■ ARTICLE
<<<<
Le 2 juillet, la Cour des comptes publiait son rapport de près de 300 pages dressant un état des lieux assez sévère des deux plans de lutte contre les algues vertes (2010-2015 et 2017-2021) mis en œuvre par les acteurs publics (États, collectivités territoriales, agence de l’eau). Pour elle, les politiques publiques mise en œuvre pour lutter contre la prolifération des algues vertes en Bretagne avaient des d’objectifs « mal définis » qui n’ont eu qu’un « impact limité » sur le niveau des échouages.

En Bretagne, le phénomène des algues vertes affecte le littoral depuis plus de 50 ans. Les deux baies de Saint-Brieuc et la Lieue de Grève concentrent près des trois-quarts des échouages. Les algues prolifèrent notamment en raison d’apports excessifs de nutriments – azote (à plus de 90% d’origine agricole) et phosphore – venant des fleuves côtiers, cela mêlé à une morphologie spécifique des baies concernées. Lorsqu’elles entrent en phase de décomposition, ces algues libèrent un gaz toxique (hydrogène sulfuré), ce qui a causé la mort de plusieurs personnes depuis 1989. Le rapport de la Cour des comptes partage des données de 2007 à 2020, indiquant une « légère tendance à la baisse des échouages d’algues vertes sur les sites sableux ». En revanche, ce n’est pas le cas dans les vasières où la tendance est en hausse comme c’est le cas dans le Golfe du Morbihan.
>>>>
[Données]
<<<<
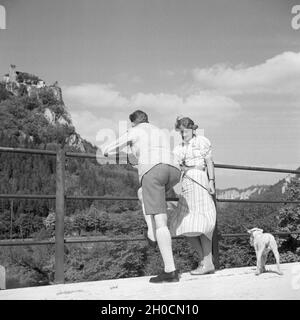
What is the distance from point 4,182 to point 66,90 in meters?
85.7

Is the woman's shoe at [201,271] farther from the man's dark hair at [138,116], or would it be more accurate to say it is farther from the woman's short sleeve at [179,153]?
the man's dark hair at [138,116]

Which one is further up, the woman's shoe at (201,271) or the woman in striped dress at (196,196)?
the woman in striped dress at (196,196)

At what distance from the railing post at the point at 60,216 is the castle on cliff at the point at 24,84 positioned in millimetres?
129887

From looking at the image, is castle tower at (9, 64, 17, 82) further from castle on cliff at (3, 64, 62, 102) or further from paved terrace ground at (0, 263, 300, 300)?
paved terrace ground at (0, 263, 300, 300)

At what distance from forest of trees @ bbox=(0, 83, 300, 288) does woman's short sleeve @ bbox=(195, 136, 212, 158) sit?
2400 cm

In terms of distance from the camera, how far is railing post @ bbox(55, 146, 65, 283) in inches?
126

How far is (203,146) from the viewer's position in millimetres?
3439

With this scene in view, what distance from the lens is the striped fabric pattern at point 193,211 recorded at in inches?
128

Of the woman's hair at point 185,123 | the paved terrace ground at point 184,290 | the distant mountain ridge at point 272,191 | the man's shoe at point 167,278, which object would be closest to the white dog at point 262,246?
the paved terrace ground at point 184,290

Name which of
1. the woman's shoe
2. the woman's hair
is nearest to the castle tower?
the woman's hair

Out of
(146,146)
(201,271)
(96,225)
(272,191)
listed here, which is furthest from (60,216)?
(272,191)

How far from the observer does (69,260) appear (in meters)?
50.8
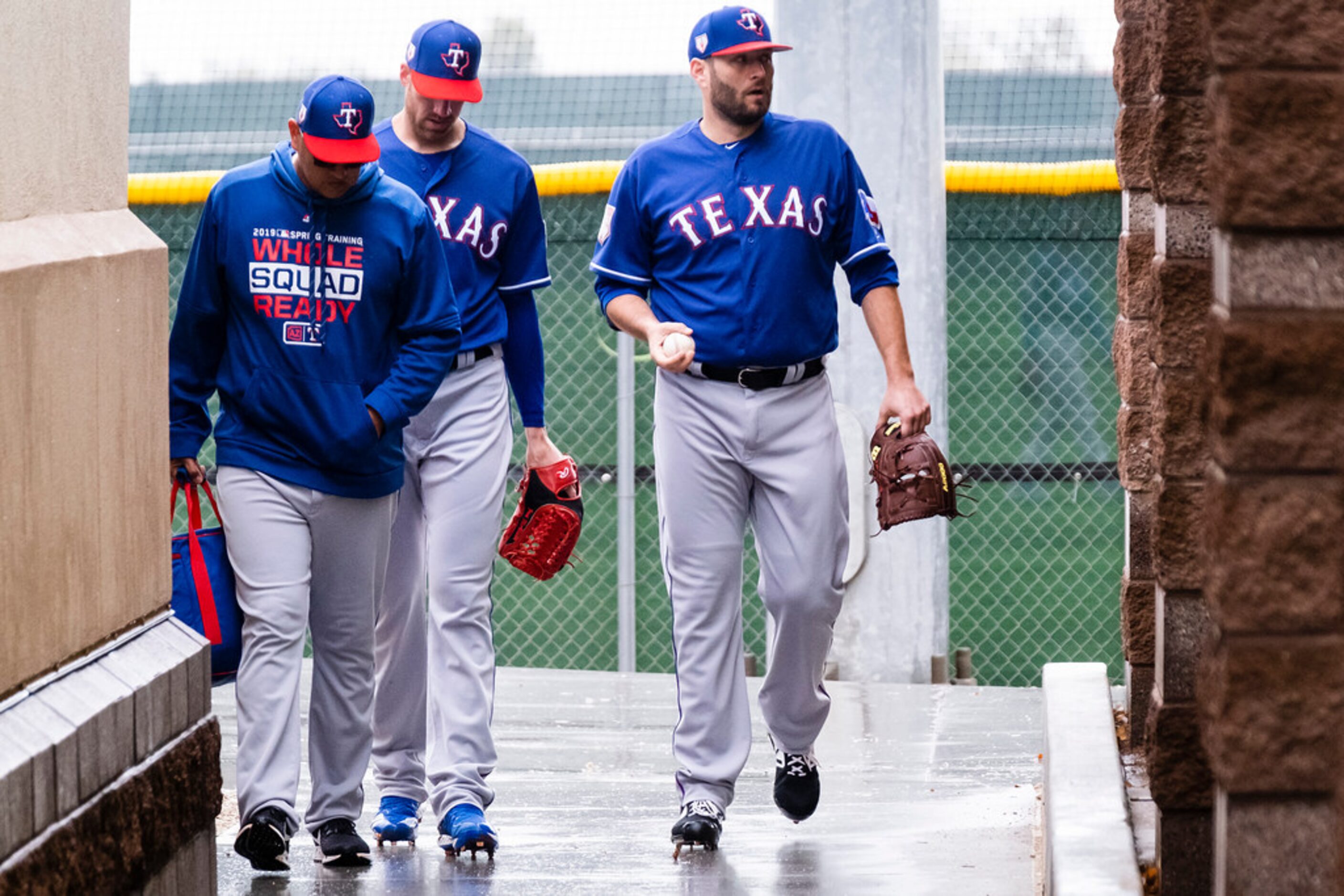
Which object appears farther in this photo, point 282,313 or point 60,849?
point 282,313

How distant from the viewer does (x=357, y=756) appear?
532 cm

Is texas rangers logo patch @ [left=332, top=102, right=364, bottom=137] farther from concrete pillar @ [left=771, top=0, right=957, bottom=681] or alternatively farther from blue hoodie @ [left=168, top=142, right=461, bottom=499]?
concrete pillar @ [left=771, top=0, right=957, bottom=681]

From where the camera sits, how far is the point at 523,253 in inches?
229

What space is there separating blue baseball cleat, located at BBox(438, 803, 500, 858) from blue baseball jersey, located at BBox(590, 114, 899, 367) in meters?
Result: 1.30

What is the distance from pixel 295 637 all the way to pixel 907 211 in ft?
14.6

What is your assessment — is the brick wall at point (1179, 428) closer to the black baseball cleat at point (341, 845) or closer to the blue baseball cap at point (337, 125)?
the blue baseball cap at point (337, 125)

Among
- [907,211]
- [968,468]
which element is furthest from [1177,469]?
[968,468]

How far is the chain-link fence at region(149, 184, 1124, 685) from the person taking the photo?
9992mm

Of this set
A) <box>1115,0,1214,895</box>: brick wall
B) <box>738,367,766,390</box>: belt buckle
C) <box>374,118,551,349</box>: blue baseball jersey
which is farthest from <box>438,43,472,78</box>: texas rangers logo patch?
<box>1115,0,1214,895</box>: brick wall

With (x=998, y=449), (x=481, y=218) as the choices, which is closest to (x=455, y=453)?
(x=481, y=218)

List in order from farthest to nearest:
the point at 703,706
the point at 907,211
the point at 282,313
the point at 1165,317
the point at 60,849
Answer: the point at 907,211, the point at 703,706, the point at 282,313, the point at 1165,317, the point at 60,849

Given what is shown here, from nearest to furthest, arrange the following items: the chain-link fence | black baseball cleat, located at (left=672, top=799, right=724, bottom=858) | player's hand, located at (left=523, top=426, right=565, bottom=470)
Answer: black baseball cleat, located at (left=672, top=799, right=724, bottom=858)
player's hand, located at (left=523, top=426, right=565, bottom=470)
the chain-link fence

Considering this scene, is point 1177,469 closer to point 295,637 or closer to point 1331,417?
point 1331,417

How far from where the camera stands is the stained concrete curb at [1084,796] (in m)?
3.76
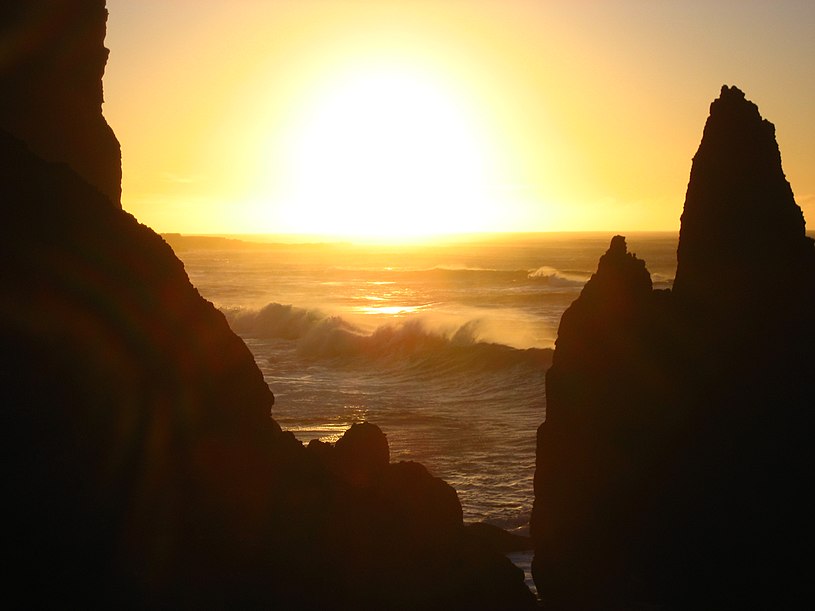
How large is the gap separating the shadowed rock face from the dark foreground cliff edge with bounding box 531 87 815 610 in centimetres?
907

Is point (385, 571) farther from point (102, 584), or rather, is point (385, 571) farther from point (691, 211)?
point (691, 211)

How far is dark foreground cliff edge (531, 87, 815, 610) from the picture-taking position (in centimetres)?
1329

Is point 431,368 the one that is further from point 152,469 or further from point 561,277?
point 561,277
>>>>
■ CONSIGNE A
Répondez aux questions suivantes d'après l'article sur les algues vertes :
(i) À quelle date la Cour des comptes a-t-elle publié son rapport ?
(ii) Quelles baies concentrent près des trois quarts des échouages ?
(iii) Quel gaz toxique les algues libèrent-elles en se décomposant ?
■ CONSIGNE B
Citez tous les acteurs publics qui, selon l'article, ont mis en œuvre les deux plans de lutte contre les algues vertes.
■ CONSIGNE C
Reformulez sous forme de liste le paragraphe de l'article qui commence par « En Bretagne, le phénomène des algues vertes », en conservant ses faits principaux.

■ RÉPONSE ATTENDUE A
(i) Le 2 juillet.
(ii) Les deux baies de Saint-Brieuc et la Lieue de Grève.
(iii) L'hydrogène sulfuré.

■ RÉPONSE ATTENDUE B
- États
- collectivités territoriales
- agence de l'eau

■ RÉPONSE ATTENDUE C
- Le phénomène des algues vertes touche le littoral breton depuis plus de 50 ans.
- Les deux baies de Saint-Brieuc et la Lieue de Grève concentrent près des trois quarts des échouages.
- Les algues prolifèrent notamment à cause d'apports excessifs d'azote (à plus de 90 % d'origine agricole) et de phosphore venant des fleuves côtiers, combinés à la morphologie particulière des baies.
- En se décomposant, elles libèrent un gaz toxique, l'hydrogène sulfuré, qui a causé la mort de plusieurs personnes depuis 1989.
- Selon les données de 2007 à 2020 du rapport de la Cour des comptes, les échouages tendent légèrement à baisser sur les sites sableux.
- Dans les vasières, la tendance est au contraire à la hausse, comme dans le Golfe du Morbihan.